Eliminating AI bias from bank decision-making
Comprehensive policies and processes to reduce the possibility of flawed algorithms can reduce the risk of discriminating against customers.
The banking industry’s use of machine learning (ML) and artificial intelligence (AI) is expected to skyrocket in the next few years as it strives to deliver hyper-personalized client experiences, improve operational efficiencies and expand product and service offerings.
In a recent survey of global banking IT executives, 81% agreed that “unlocking value from AI will distinguish winners from losers,” while 85% said they have a “clear strategy” for new products and services using AI.
ML and AI have the potential to provide numerous benefits for banks and credit unions, including:
- Delivering relevant, contextual insights to improve the overall financial well-being of clients
- Enabling banks to offer convenient and coordinated digital customer experiences in the channel of their preference
- Driving efficiency and productivity in assisted channels, leading to higher employee satisfaction
- Detecting and mitigating fraud proactively, and ensuring compliance
While it’s tempting to assume that intelligent machines and algorithms are free of human flaws, the truth is that humans can inadvertently inject their own conscious and unconscious biases into the algorithms that drive AI/ML learning and decision-making. A result can be discrimination against some clients by deciding whether to approve mortgages and other large loans based on flawed training data. A 2021 Federal Reserve study shows the algorithmic systems used by some mortgage underwriters denied applications from minority borrowers at a higher rate than non-minorities.
Rohit Chopra, director of the Consumer Financial Protection Bureau, has warned about AI bias leading to “digital redlining” and “robot discrimination,” and vowed the bureau would take a “deeper look at how lenders use artificial intelligence or algorithmic decision tools.” Two House committee chairs have asked regulators to ensure safeguards against bias against low- and middle-income families and people of color applying for loans.
Below are specific steps financial institutions can take to minimize, if not eliminate, bias in their AI/ML models.
Commit to diversity within your data and decision science teams. Our societies are more multicultural today than ever before, and financial institutions should take advantage of that to build a diverse workforce. A diverse team is a safeguard against biases bred by a homogenous workforce.

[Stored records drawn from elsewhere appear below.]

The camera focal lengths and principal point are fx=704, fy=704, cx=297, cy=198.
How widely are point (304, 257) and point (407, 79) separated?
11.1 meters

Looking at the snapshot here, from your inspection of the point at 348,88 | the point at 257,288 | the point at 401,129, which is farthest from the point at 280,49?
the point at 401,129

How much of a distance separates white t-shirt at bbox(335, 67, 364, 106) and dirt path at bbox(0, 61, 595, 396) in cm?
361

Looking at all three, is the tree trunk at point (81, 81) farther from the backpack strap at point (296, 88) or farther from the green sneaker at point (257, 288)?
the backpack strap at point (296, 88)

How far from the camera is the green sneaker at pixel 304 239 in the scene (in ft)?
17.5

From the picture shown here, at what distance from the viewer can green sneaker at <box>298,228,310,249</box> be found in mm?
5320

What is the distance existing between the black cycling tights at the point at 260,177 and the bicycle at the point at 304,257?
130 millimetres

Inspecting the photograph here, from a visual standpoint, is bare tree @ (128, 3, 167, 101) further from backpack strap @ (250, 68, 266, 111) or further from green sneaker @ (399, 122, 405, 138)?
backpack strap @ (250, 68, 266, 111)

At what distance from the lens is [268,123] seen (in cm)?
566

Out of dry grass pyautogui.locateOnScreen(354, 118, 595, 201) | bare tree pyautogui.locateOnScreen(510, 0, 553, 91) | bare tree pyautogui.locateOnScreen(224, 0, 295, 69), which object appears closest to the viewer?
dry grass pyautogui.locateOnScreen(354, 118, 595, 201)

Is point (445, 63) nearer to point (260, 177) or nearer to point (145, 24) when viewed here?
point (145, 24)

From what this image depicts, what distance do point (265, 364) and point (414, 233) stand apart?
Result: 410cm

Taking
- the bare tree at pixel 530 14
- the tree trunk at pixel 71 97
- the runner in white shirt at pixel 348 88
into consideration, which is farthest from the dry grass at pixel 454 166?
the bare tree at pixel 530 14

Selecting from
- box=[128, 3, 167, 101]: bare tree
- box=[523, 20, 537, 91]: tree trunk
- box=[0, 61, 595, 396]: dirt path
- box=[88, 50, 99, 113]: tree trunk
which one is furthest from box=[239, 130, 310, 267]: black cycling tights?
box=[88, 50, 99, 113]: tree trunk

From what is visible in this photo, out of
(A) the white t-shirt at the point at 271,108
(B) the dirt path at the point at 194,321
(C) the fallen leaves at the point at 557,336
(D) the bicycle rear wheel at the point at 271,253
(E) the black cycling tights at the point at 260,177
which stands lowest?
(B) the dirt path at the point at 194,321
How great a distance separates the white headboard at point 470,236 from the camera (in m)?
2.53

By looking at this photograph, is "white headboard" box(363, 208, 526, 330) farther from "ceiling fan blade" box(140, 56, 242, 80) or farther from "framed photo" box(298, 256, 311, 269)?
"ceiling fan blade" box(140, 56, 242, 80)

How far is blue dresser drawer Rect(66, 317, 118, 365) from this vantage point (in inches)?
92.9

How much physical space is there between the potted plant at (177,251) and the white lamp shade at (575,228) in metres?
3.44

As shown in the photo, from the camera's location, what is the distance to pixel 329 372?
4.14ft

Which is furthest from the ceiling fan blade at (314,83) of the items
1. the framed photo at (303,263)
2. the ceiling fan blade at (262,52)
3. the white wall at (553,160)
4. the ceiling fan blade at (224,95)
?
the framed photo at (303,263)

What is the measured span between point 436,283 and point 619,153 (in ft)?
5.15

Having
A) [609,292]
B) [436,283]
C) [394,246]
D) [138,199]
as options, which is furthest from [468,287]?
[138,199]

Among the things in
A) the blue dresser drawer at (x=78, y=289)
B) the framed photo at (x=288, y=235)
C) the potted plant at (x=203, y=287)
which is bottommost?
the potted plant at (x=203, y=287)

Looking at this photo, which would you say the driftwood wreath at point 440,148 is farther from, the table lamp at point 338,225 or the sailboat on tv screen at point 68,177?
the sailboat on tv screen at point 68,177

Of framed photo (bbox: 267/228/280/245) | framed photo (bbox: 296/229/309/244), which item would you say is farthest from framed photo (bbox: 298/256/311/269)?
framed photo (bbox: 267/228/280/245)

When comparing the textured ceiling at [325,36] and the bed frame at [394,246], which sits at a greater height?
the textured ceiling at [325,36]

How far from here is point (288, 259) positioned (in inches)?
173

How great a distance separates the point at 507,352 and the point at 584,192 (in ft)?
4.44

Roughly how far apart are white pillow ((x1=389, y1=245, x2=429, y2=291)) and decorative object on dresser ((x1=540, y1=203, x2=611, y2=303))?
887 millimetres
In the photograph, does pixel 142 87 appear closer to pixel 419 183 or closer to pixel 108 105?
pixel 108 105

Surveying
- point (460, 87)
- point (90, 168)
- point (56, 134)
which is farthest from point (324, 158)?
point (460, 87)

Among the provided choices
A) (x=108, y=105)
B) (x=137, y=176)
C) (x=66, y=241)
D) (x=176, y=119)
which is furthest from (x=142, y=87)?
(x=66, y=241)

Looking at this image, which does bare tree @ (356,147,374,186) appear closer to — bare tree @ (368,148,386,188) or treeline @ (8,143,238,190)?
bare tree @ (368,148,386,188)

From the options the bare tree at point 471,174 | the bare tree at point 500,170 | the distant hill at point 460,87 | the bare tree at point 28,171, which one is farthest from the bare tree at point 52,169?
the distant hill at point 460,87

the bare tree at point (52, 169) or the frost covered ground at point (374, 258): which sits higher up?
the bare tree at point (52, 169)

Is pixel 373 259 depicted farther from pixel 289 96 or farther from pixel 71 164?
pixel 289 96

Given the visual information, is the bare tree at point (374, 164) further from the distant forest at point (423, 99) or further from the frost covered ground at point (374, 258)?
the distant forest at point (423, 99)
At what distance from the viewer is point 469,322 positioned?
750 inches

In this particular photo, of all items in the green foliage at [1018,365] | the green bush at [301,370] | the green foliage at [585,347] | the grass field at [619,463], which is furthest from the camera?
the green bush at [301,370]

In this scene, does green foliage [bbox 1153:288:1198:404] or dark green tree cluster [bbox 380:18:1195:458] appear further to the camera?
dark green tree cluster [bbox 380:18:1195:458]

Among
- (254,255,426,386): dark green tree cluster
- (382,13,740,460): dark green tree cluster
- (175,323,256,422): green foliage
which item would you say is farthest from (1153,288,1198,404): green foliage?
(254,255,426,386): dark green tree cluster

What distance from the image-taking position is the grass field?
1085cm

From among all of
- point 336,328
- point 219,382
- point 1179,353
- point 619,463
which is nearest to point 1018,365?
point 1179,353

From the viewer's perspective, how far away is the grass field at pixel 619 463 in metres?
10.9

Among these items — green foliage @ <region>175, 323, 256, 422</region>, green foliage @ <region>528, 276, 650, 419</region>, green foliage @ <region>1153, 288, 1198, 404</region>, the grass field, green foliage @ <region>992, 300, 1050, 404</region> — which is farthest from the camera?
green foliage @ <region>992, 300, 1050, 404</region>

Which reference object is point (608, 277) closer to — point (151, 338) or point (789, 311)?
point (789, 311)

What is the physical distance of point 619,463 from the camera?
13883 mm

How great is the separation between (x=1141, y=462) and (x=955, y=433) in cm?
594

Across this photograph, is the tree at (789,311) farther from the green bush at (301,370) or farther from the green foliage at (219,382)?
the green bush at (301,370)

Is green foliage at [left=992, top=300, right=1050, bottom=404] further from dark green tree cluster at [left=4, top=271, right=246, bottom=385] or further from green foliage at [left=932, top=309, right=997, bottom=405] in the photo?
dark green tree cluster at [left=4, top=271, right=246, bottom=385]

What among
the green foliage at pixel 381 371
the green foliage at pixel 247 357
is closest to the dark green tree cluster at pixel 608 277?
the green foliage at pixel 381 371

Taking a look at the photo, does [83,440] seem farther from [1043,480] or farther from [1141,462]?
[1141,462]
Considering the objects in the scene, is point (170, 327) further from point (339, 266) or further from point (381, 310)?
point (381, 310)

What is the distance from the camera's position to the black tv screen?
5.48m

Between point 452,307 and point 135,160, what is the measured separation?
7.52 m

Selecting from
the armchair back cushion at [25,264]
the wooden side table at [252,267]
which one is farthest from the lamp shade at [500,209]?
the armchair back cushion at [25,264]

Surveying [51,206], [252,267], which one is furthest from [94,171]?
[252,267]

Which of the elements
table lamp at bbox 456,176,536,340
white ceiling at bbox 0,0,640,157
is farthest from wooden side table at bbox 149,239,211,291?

Create a multidisciplinary team for AI initiatives that consists of not just developers and business managers, but also HR and legal professionals.
Ensure strong governance to minimize the risk of bias and discrimination. Create multidisciplinary internal teams or contract outside parties to audit AI models and analyze data. Establish a policy of full transparency regarding the process of developing both AI algorithms and metrics for measuring bias, and keep up with regulations and best practices.
Use reverse-engineering to gain visibility into black-box algorithms. (Note: This may not be possible for “strong black boxes” that can’t be analyzed by reverse-engineering.)
Build diverse data sets and harness unstructured data from internal and external sources to carve a pathway to inclusivity. Check constantly for skewed or biased data, particularly during data ingestion but also at several stages of model development.
Monitor AI/ML models for data drift and concept drift, and teach model users how to monitor for issues. Scan training and testing data to determine if protected characteristics and/or attributes are underrepresented. Retrain models when issues are detected.
Keep a “human in the loop” to not only make AI a welcomed “everyday helper,” but also to continuously train it to learn new things, serve more customers and break down traditional communication barriers at scale. This will enable a bank’s own team members to promote inclusivity and make every client feel heard and respected.
Bias in AI algorithms can be difficult to detect, and often visibility is gained only after the damage has been done. Unless banking institutions adopt comprehensive policies and processes to reduce the possibility of AI bias, they run the risk of discriminating against customers. This could lead to lawsuits, brand damage and financial penalties.
As Maya Angelou said, “I’ve learned that people will forget what you said, people will forget what you did, but people will never forget how you made them feel.” A bank’s ability to prevent and remove bias in its AI/ML models can go a long way toward determining how well it will succeed serving clients and as an organization.
Rahul Kumar is the director of industry strategy for financial services at Talkdesk.